4. Sport et mort : foot de gloire et foot de glas

4.1. Stade d’Epouvantasse

Tâchons à présent de comprendre en quoi le sport fonctionne chez Novarina comme une métaphore de la vie et de la condition humaine…

Tout d’abord, détail important, il semblerait que cette métaphore n’ait rien d’attrayant, rien de sympathique car enfin si l’homme est « champion », c’est « dans ses misères » (D.V., p. 138), un peu comme si, depuis la nuit des temps, Adam était voué au malheur, né pour la catastrophe. C’est ainsi qu’au seuil de la « Sortie des Athlètes » (qui serait donc la mort), on pourra, en prenant du recul, en faisant le bilan, se dire que le palmarès en question, celui d’Adam, est en fait des plus piètres, que cette vie sportive enfin aura surtout été jalonnée de cuisantes défaites, de terribles désillusions et d’humiliations dont il est presque impossible de se relever ou de sortir indemne ; considérons le cas de cet « homme » qui « entre et devant tous essaye le trou mixte mais n’y parvient pas : il n’arrive pas à se reproduire, la foule le hue et le sort » (D.V., p. 178) : ici, c’est la réaction du public (cf. huées) qui rend la défaite encore plus dure à supporter – la terrible réalité de l’échec est d’autant plus cruelle qu’il faut, pour finir, boire la coupe (?) jusqu’à la lie et « affronter les moqueries des vainqueurs du service de victoire » – cela, d’ailleurs, n’est pas si rare que cela dans le sport proprement dit comme en témoigne le psychodrame français du Mundial 2010 ("affaire du camion", curée médiatique, dureté des moqueries).

Bref, les athlètes qui échouent, si leur échec n’est pas synonyme de mort pure et simple, semblent condamnés à être plus ou moins bannis de la tribu humaine voire à croupir dans l’impuissance et la médiocrité ; c’est ainsi qu’un « groupe de perdants » se voit (mais ce n’est peut-être qu’un début) contraint à chanter des « chansons stupides » (D.V., p. 279).

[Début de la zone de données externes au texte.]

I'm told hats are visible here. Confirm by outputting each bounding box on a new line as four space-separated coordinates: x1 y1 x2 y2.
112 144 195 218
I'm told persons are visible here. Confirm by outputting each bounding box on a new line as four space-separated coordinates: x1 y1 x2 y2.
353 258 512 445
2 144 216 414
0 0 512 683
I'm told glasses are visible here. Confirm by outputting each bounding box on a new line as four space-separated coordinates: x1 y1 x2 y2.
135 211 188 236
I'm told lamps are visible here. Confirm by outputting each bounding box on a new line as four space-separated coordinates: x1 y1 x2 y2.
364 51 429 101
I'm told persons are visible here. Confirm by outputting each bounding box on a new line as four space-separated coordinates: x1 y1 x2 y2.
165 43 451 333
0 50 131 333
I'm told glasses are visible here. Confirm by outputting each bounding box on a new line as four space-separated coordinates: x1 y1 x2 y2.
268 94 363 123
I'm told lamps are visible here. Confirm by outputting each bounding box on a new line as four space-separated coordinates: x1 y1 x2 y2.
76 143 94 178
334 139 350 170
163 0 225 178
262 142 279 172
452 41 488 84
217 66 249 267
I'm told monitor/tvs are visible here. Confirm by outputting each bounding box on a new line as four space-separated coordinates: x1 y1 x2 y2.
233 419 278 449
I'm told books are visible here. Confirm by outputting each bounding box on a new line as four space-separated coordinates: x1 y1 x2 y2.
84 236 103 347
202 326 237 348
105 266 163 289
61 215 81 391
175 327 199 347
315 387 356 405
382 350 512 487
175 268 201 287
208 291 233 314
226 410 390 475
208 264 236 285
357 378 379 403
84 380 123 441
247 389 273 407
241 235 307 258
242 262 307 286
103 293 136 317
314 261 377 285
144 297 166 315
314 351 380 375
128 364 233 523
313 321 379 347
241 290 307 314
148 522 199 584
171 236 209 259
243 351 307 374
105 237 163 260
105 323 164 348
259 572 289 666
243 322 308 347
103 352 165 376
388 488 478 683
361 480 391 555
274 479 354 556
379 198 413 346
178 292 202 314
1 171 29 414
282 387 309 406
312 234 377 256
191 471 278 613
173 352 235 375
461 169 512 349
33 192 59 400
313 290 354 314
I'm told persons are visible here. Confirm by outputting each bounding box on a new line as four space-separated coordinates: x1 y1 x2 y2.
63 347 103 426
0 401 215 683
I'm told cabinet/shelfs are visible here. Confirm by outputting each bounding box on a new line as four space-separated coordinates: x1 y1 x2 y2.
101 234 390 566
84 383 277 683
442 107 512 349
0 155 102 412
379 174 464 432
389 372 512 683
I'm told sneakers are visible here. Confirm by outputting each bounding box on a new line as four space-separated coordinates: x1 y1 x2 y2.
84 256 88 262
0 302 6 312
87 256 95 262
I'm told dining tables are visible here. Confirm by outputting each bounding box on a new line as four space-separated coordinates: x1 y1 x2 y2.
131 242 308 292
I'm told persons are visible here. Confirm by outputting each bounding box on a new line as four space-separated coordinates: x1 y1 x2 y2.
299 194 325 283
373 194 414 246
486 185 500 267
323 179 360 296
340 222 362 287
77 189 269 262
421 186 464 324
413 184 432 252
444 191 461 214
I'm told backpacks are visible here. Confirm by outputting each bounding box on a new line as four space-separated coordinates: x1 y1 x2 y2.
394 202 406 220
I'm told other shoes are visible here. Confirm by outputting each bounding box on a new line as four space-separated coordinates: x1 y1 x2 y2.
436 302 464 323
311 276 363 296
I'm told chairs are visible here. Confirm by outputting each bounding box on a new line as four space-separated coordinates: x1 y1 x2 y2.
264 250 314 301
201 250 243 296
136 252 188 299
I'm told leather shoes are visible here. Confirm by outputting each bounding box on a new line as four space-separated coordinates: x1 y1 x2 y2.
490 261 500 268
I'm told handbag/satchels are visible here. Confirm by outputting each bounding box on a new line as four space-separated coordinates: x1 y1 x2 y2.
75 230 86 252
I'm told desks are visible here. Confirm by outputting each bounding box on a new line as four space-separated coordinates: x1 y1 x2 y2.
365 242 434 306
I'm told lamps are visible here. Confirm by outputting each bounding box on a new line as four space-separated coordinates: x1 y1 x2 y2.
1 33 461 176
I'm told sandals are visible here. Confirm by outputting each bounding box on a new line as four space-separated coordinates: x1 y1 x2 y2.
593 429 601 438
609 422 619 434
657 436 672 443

Cela dit, le plus rageant pour les perdants, ce sont peut-être tous ces coureurs qui vous doublent parce qu’ils se dopent (D.V., p. 190).

Par sa dureté extrême, la rhétorique sportive novarinienne ne peut que nous rappeler les œuvres d’auteurs tels que Sade et Céline voire la pensée d’un Nietzsche ; en effet, pas vraiment de morale (dans le sens chrétien du terme) dans ce Stade, où ce qui compte, prime, importe, c’est la loi de la jungle et celle du plus fort : il s’agit de rester vivant, de ne pas se faire éjecter par les autres concurrents, de manger autrui pour ne pas être mangé par lui, de se stimuler en se disant « Ma pomme, c’est un surhomme » (cf. Chanson automobile) voire, de façon plus triviale et pour citer Céline, de « bander vite et fort avant qu’on nous les coupe ». Pour dire cette dureté de la vie (son horreur voire), Novarina aura recours à des métaphores plus parlantes que « Stade d’action » ; citons par exemple « stade d’effort » (D.V., p. 258), « Stade d’Epouvantasse » et « Stade Epouvantable de vie » (D.V., p. 179) où s’exprime de la souffrance et qui, pour citer à nouveau l’auteur de Mort à crédit, rappellent la « farce atroce de durer ».

Restons dans les correspondances et assumons pleinement de comparer le dramaturge à un auteur de bandes dessinées comme Enki Bilal car ce dernier a inventé des sports n’ayant que de lointains rapports (est-ce si sûr ?) avec le football et le hockey sur glace où la violence atteint son paroxysme, tous les coups étant permis (les crosses des hockeyeurs étant aiguisées comme des lames de rasoir) : sommes-nous très loin de l’approche novarinienne de la condition humaine ? De même, Pierre Pelot, dans un roman de science-fiction intitulé La guerre olympique et dont l’action se déroule en 2200, imagina de violents affrontements entre athlètes dopés, « Blancs » d’un côté, « Rouges » de l’autre (l’idée se retrouvant un peu dans le Wang de Pierre Bordage).

En somme, les anciens jeux, du stade et du cirque, perdurent ici sous d’autres formes ; en effet, chez Pelot, Bilal ou Novarina, c’est l’homme qui est un lion pour l’homme et des sportifs que l’on met à mort sans pitié – ainsi, dans Le Drame de la vie : « Deux patineurs sont sacrifiés ».